Two identical beads each of mass m can slide freely on a ring of mass M lying on smooth horizontal surface. The masses are brought to diametrically opposite positions and both are imparted with same tangential speed v in same direction. Find the kinetic energy of the ring when beads are about to collide.
The momentum of a closed system is a constant (as the law of conservation of momentum states). The full momentum of a system is the sum of momentums of all systems' bodies. Note that momentum is a vector quantity, mass multiplied by its velocity, and it is conserved as a vector, including direction.

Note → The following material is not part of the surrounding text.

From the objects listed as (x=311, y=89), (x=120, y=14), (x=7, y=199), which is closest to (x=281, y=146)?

Our system consists of a ring and two beads. Consider an axis along the initial speeds of beads (they are parallel), and projection of velocities on this axis. Momentum is a constant vector, so the projection of momentum on any axis is also a constant. Also it is evident from the symmetry of the situation that a ring will move only along the same axis. Denote the speed of a ring just before the collision as `V.`
The starting momentum's projection is `0+mv+mv=2mv` (a ring is in rest). Just before the collision the beads' velocities are perpendicular to the chosen axis, so their projections are zero. Thus the momentum just before the collision is `MV.`
This way we obtained a simple equation, `2mv=MV,` or `V=(2m)/M v.` This is the answer.